For Ha’amek Davar, there were still poor. He may mean in their spiritual merits, sure that they could not deserve Hashem’s hashgacha on their own, but even that is surprising—forty days after the Giving of the Torah, they are still/already convinced of their fundamental worthlessness. As the rest of the comment shows, I think he is talking about insecurity more than about the reality, and is reminding us how damaging the insecurity itself can be.]

When We Don’t Feel Safe

With Moshe gone—in their view, having passed away—their only avenue to a livelihood would be through “natural” means, because it calls for a lower level of providence [he is sure they knew they needed Hashem’s help always, just that it takes “less” such help for the world to follow its usual patterns, planting crops, harvesting them, etc., and they were comfortable they deserved that version of it].

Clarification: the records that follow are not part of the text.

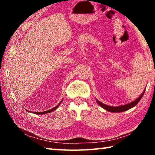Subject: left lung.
<instances>
[{"label": "left lung", "mask_w": 155, "mask_h": 155, "mask_svg": "<svg viewBox=\"0 0 155 155\" xmlns=\"http://www.w3.org/2000/svg\"><path fill=\"white\" fill-rule=\"evenodd\" d=\"M146 89L143 90L142 94H141L140 96L137 98L136 100H135L134 101L131 102L130 103H128L127 104H124V105H121V106H117V107H111V106H109L107 105V104H104L103 103H102L101 102H100L99 101L96 99V102L98 103L100 106L101 107H103V109L107 110V111H110V112H114V113H120V112H123L125 111H127V110L130 109L131 108H133V107H135L136 104H137L140 101V100L142 98L143 95L145 93Z\"/></svg>", "instance_id": "left-lung-1"}]
</instances>
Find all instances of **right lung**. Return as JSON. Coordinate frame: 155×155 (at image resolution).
I'll list each match as a JSON object with an SVG mask.
<instances>
[{
  "label": "right lung",
  "mask_w": 155,
  "mask_h": 155,
  "mask_svg": "<svg viewBox=\"0 0 155 155\" xmlns=\"http://www.w3.org/2000/svg\"><path fill=\"white\" fill-rule=\"evenodd\" d=\"M63 101V100H62ZM62 101L60 102V103L57 104V105L55 107H53V108L52 109H49V110H48V111H43V112H32L33 114H38V115H42V114H48V113H50V112H52V111H54V110H55L57 108H58V107H59V105L61 103V102H62ZM29 112H31V111H29Z\"/></svg>",
  "instance_id": "obj_1"
}]
</instances>
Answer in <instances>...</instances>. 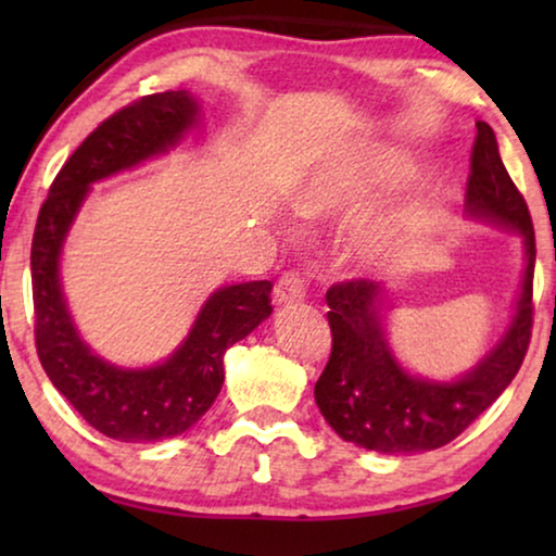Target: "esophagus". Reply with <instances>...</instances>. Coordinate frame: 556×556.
Returning a JSON list of instances; mask_svg holds the SVG:
<instances>
[{"label": "esophagus", "mask_w": 556, "mask_h": 556, "mask_svg": "<svg viewBox=\"0 0 556 556\" xmlns=\"http://www.w3.org/2000/svg\"><path fill=\"white\" fill-rule=\"evenodd\" d=\"M306 295V280L299 270H288L278 278L276 288H273V301L276 303H293Z\"/></svg>", "instance_id": "1"}]
</instances>
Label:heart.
<instances>
[{
  "label": "heart",
  "instance_id": "b5f03b06",
  "mask_svg": "<svg viewBox=\"0 0 556 556\" xmlns=\"http://www.w3.org/2000/svg\"><path fill=\"white\" fill-rule=\"evenodd\" d=\"M349 197H352V187H346L341 179H321L316 185H311L308 192L303 194L301 212L308 217L326 215V212L341 207Z\"/></svg>",
  "mask_w": 556,
  "mask_h": 556
}]
</instances>
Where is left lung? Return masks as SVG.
<instances>
[{"label": "left lung", "mask_w": 556, "mask_h": 556, "mask_svg": "<svg viewBox=\"0 0 556 556\" xmlns=\"http://www.w3.org/2000/svg\"><path fill=\"white\" fill-rule=\"evenodd\" d=\"M466 187L468 210L523 235L527 273L519 306L501 344L453 384L409 377L394 362L382 331L377 299L382 286L367 278L333 283L326 291L331 356L316 382V405L349 443L377 453L435 451L460 435L511 384L527 356L534 326V225L527 200L498 156L493 128L476 124Z\"/></svg>", "instance_id": "8db88e82"}]
</instances>
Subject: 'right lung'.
Wrapping results in <instances>:
<instances>
[{
  "label": "right lung",
  "instance_id": "right-lung-1",
  "mask_svg": "<svg viewBox=\"0 0 556 556\" xmlns=\"http://www.w3.org/2000/svg\"><path fill=\"white\" fill-rule=\"evenodd\" d=\"M194 116L192 96L164 90L136 98L105 118L52 179L33 235L35 346L42 369L90 428L124 443L164 440L192 428L223 390L227 349L273 311L270 280L219 288L185 344L151 369H118L98 359L67 316L58 255L88 185L174 147Z\"/></svg>",
  "mask_w": 556,
  "mask_h": 556
}]
</instances>
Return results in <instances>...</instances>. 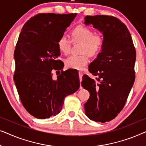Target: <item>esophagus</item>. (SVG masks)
<instances>
[{
    "label": "esophagus",
    "mask_w": 146,
    "mask_h": 146,
    "mask_svg": "<svg viewBox=\"0 0 146 146\" xmlns=\"http://www.w3.org/2000/svg\"><path fill=\"white\" fill-rule=\"evenodd\" d=\"M78 74H79V77H80V82H82V76H83V72H81V71H80L79 72H78Z\"/></svg>",
    "instance_id": "34e87169"
}]
</instances>
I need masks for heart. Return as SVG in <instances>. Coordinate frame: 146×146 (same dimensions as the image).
Listing matches in <instances>:
<instances>
[{"instance_id": "1", "label": "heart", "mask_w": 146, "mask_h": 146, "mask_svg": "<svg viewBox=\"0 0 146 146\" xmlns=\"http://www.w3.org/2000/svg\"><path fill=\"white\" fill-rule=\"evenodd\" d=\"M74 40L82 43L81 55H72L66 60L65 64L68 68L83 70L89 63L88 55L95 56L103 48L104 38L100 35H95L93 30L83 25L78 26L72 32ZM58 47L61 52L67 54L70 50V40L66 35H62L57 40Z\"/></svg>"}]
</instances>
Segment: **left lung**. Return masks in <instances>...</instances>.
<instances>
[{
	"mask_svg": "<svg viewBox=\"0 0 146 146\" xmlns=\"http://www.w3.org/2000/svg\"><path fill=\"white\" fill-rule=\"evenodd\" d=\"M86 25L102 32L104 46L88 70L96 80L84 76L82 86L90 92L84 104L86 115L104 123L115 118L123 109L135 80L136 52L129 31L111 16H86Z\"/></svg>",
	"mask_w": 146,
	"mask_h": 146,
	"instance_id": "1",
	"label": "left lung"
}]
</instances>
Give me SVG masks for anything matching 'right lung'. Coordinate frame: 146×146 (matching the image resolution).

Were he gone, they were stuck in the desert, with no one to conduit the providence they needed. Confused and worried, they began to strategize, and it brought them to worshipping a power other than God (not everyone who reads the incident says the Jews committed full-fledged avodah zarah; he is saying they did). He implies there are two places they might have saved themselves from what came: had they been more trusting in God’s bounty and protection, Moshe’s lateness would not have hit them so hard, and had they not then decided they had to act in response, they would not have started the chain of events to idolatry.

They were both insecure and overconfident of their understanding of how to proceed in the face of Moshe’s disappearance. A bad combination.

Whether as communities who wish to engage with our Father in Heaven or as individuals learning about what it means to be human, our three commentators show us ways we can and cannot take positive steps in our personal and communal relationship with Hashem.